Tears as cuts to close SOTA
The heart of the Pilbara station community may be lost after sweeping education funding cuts, local station owners say.
With three children enrolled in Port Hedland School of the Air, owner of De Grey Station Mark Bettini said the loss of the school was a blow to families across northern Australia. “School of the Air is not just a classroom program — what the kids are losing is that social interaction and sense of community,” he said.
“Despite living remotely, my kids know their classmates, they grow up together, build lasting relationships, all the parents are brought together and they learn how to adjust and relate to other people — I don’t know if SIDE (School of Isolated and Distance Education) will give that to my kids.
“When we broke the news to the kids, my two girls cried and didn’t take it very well.
“That in itself shows just how important School of the Air is to the community, when even our kids are worried for the future.”
The demise of SOTA was announced by Education Minister Sue Ellery last week. It was among $64 million of cuts to education funding from 2019.
A day earlier, the State Government announced $68 million for a new school in Perth, though Ms Ellery has stated the two were not linked.
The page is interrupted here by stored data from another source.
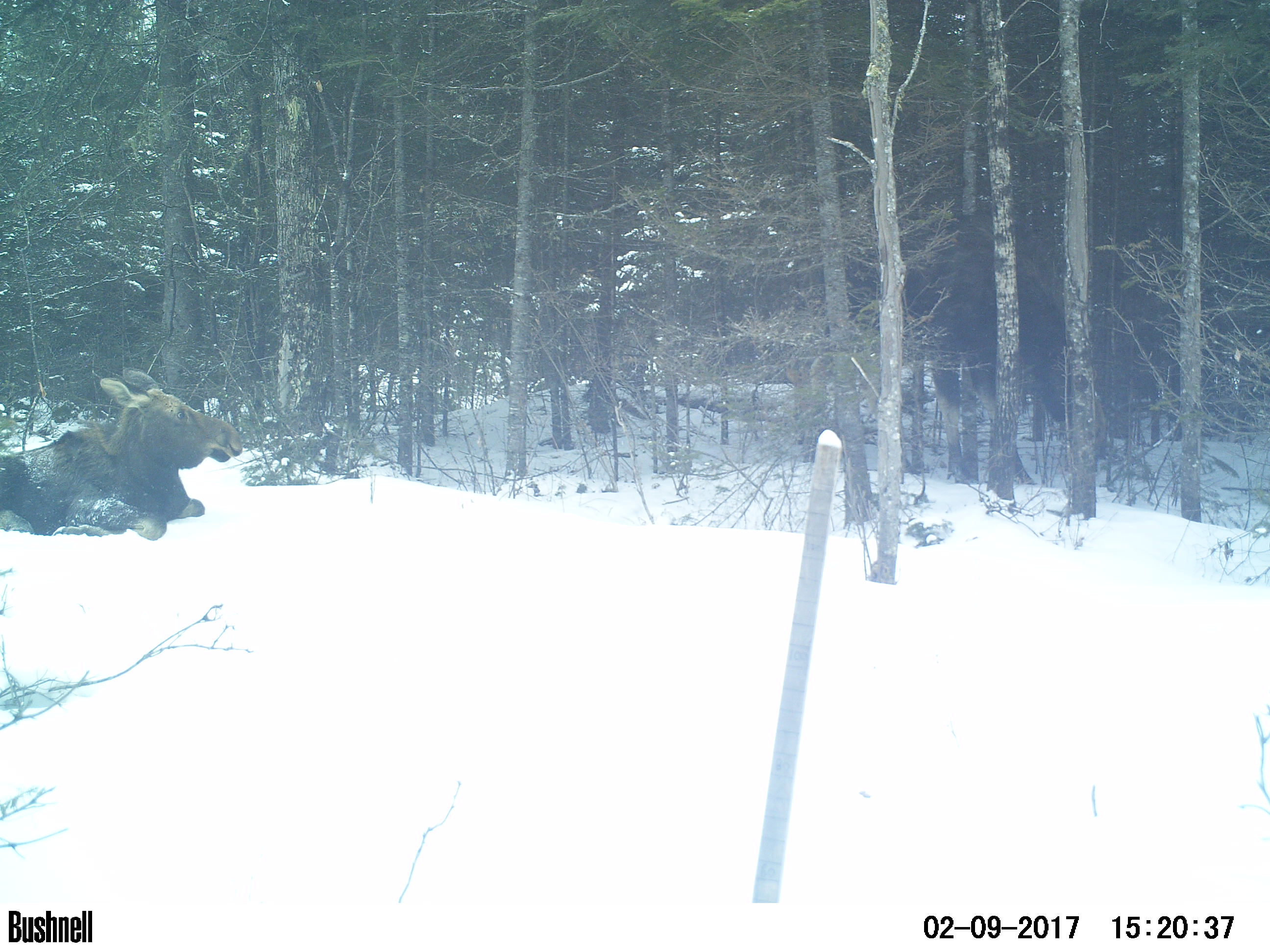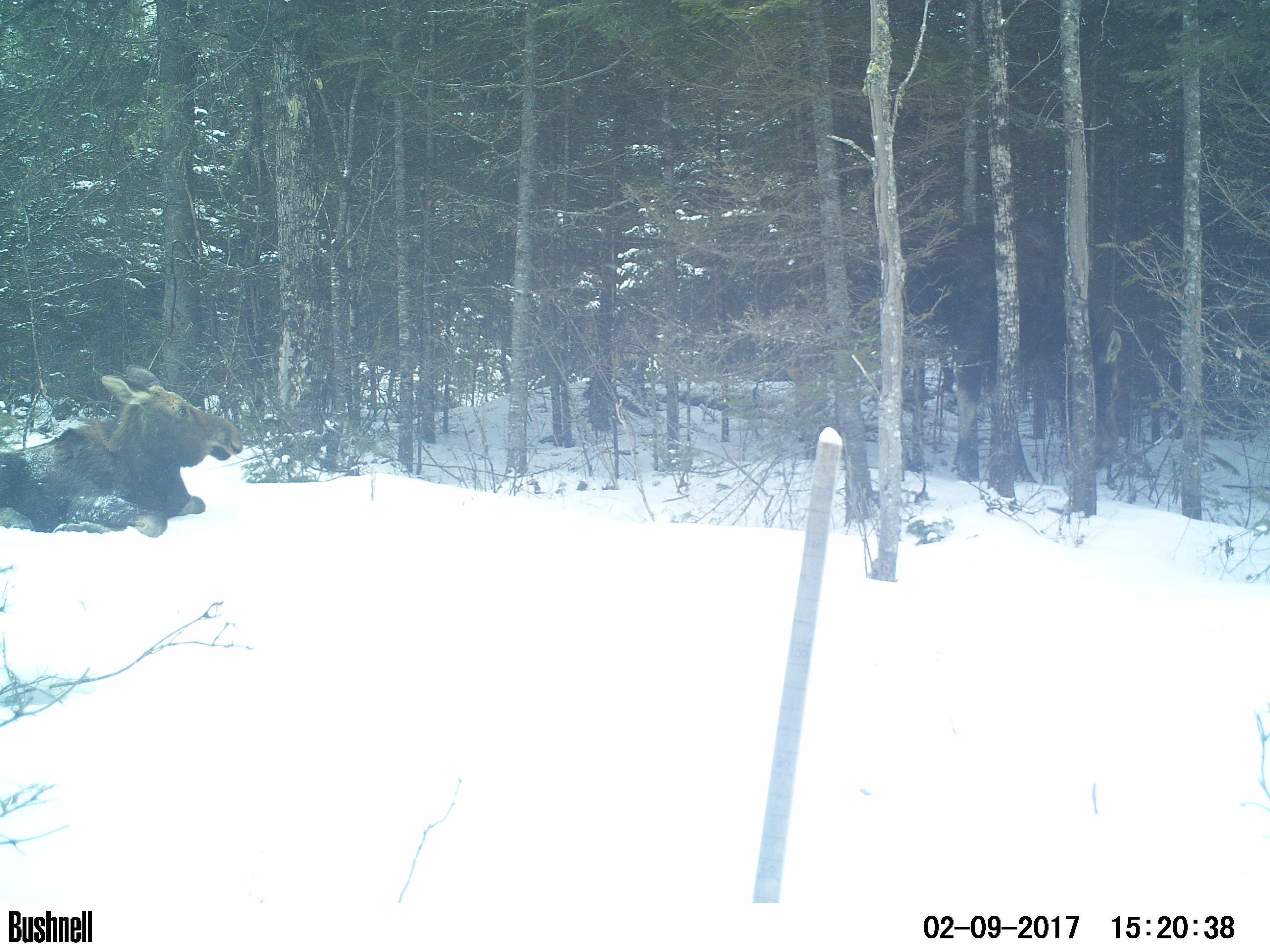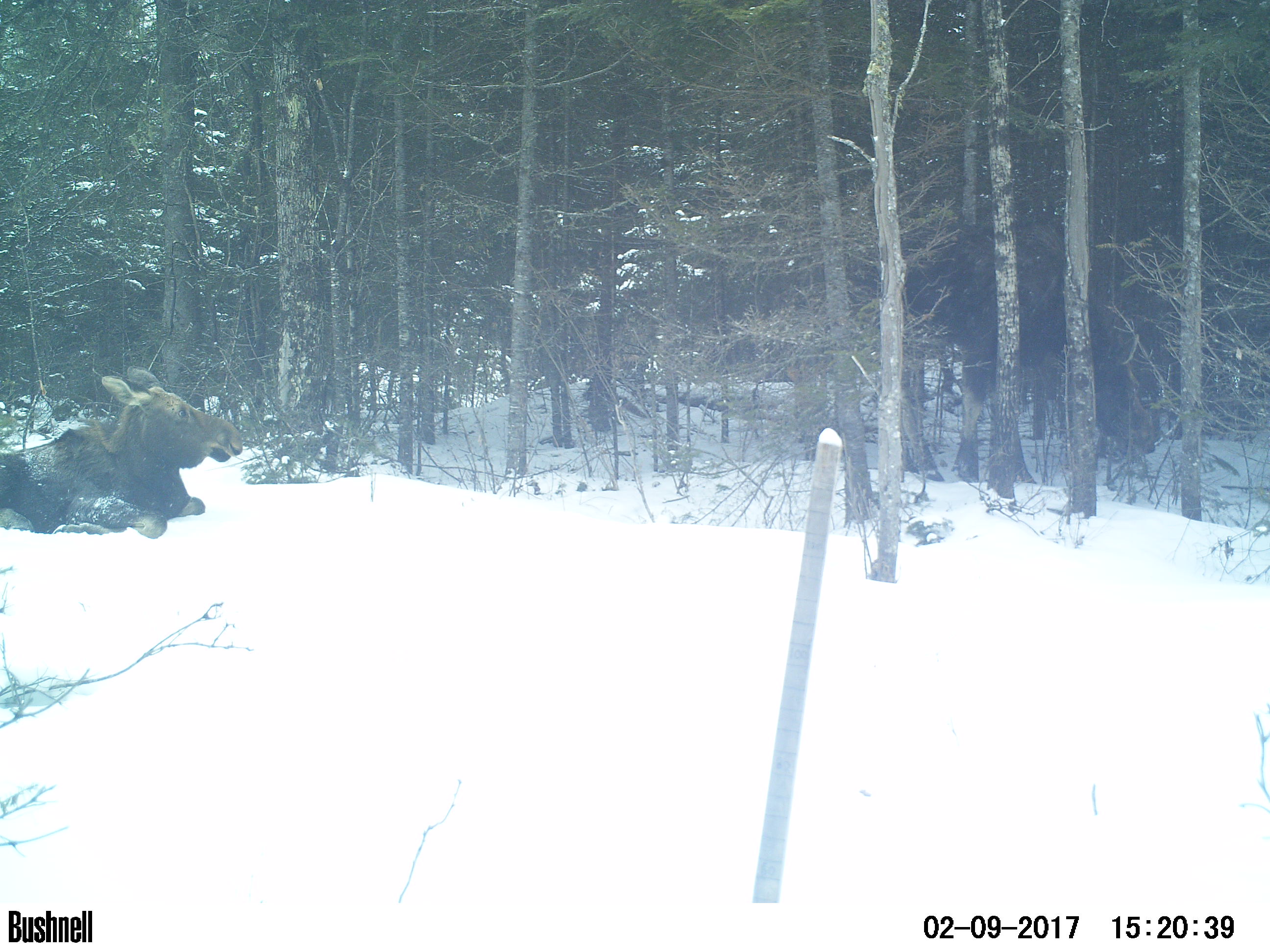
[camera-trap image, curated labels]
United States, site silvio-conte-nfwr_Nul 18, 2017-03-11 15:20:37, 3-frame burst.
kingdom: Animalia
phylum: Chordata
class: Mammalia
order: Artiodactyla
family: Cervidae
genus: Alces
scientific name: Alces alces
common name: moose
Moose (Alces alces).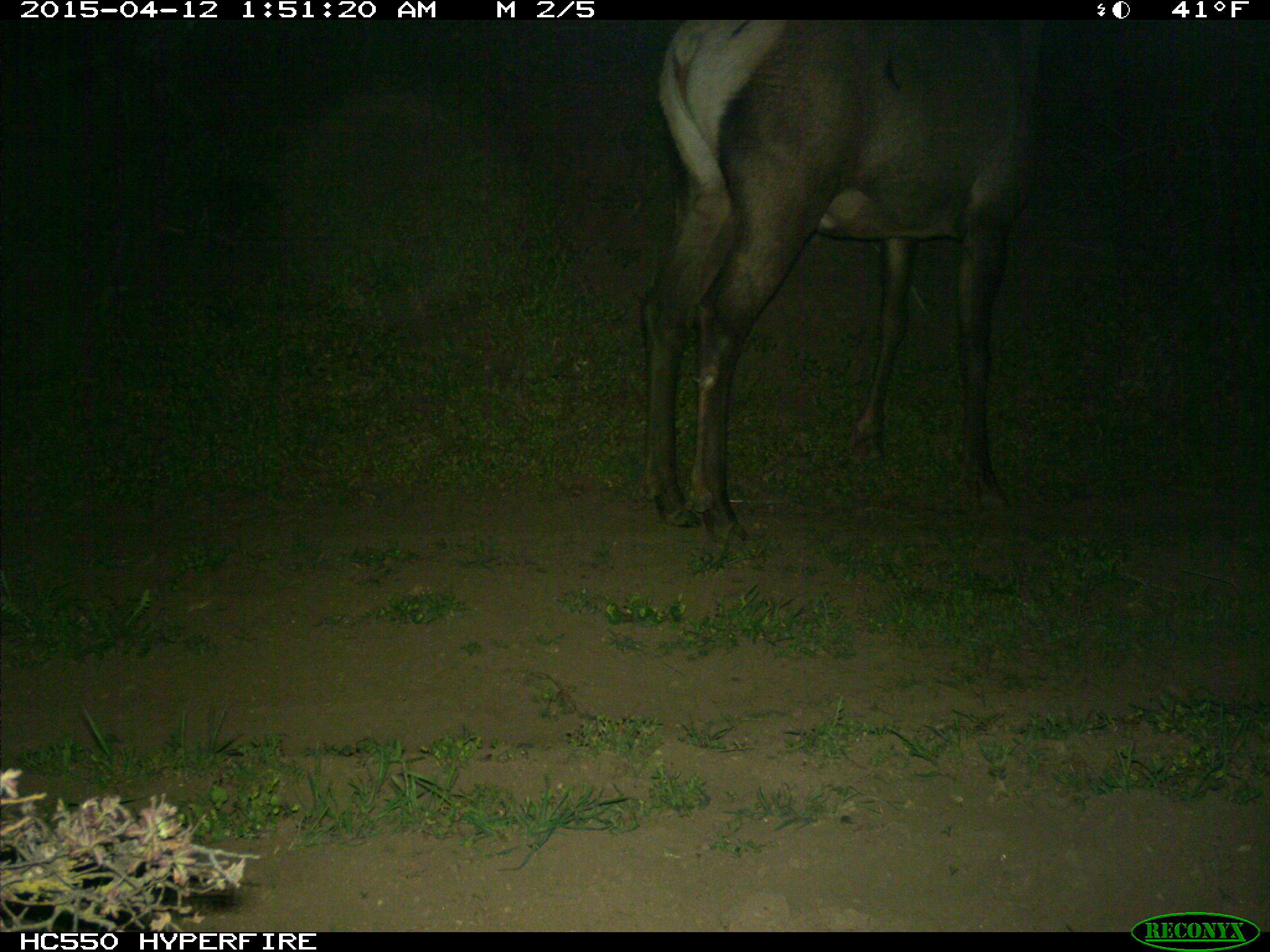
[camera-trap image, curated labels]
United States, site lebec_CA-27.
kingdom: Animalia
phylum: Chordata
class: Mammalia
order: Artiodactyla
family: Cervidae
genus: Cervus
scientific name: Cervus canadensis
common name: elk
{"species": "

Mr Bettini said regional Pilbara families felt like they had been forgotten by the State Government, saying they had received no communication about the plans other than an email only hours before the news was broken by the me-dia.
“We have enough trouble keeping families in the bush,” he said.
“If young families don’t think the education provided is good enough, they’ll vote with their feet and move away.
“If Government is so willing to take away what’s so important to these kids, it’s just the thin edge of the wedge for rural Australia.
“Rural Australia needs to stand up, which they are, and not let it happen.”
A rally has been scheduled for 10am today outside Pilbara MLA Kevin Michel’s Karratha office to protest against the cuts.
Mr Michel said he would try to support the community in remote and distance education transition.
”This decision honestly does sadden me a lot but it is something that has to be done to help get our Budget back on track,” he said. “With our State’s finances in tatters and the Opposition refusing to work with us on sensible cost-saving measures, we just can’t afford to have duplication.
“We have to do this right though, and I will be there every step of the way, working to make sure that our kids, parents and communities don’t suffer any disadvantage.”
Among the cuts, six of the seven Government-funded camp schools in WA will also be closed because their programs are not part of the core business of education.
However, private camp schools will remain.
Jaclyn Nicholl, who has worked with camp schools including in Dampier, said the decision to cut funding without consultation was disgraceful.
“It is a kick in the guts for regional WA, especially when they are injecting so much money into a new school in Perth,” she said.
“They haven’t been to these camp schools, the directors had no pre-notice, and it will result in jobs lost in the communities.”
The $64 million cuts will also see 170 positions axed, funding for gifted and talented programs at 18 schools cut by 25 per cent, vacation swimming fees increased by more than 100 per cent, and the intake into the level-three classroom teacher program on hold until 2020.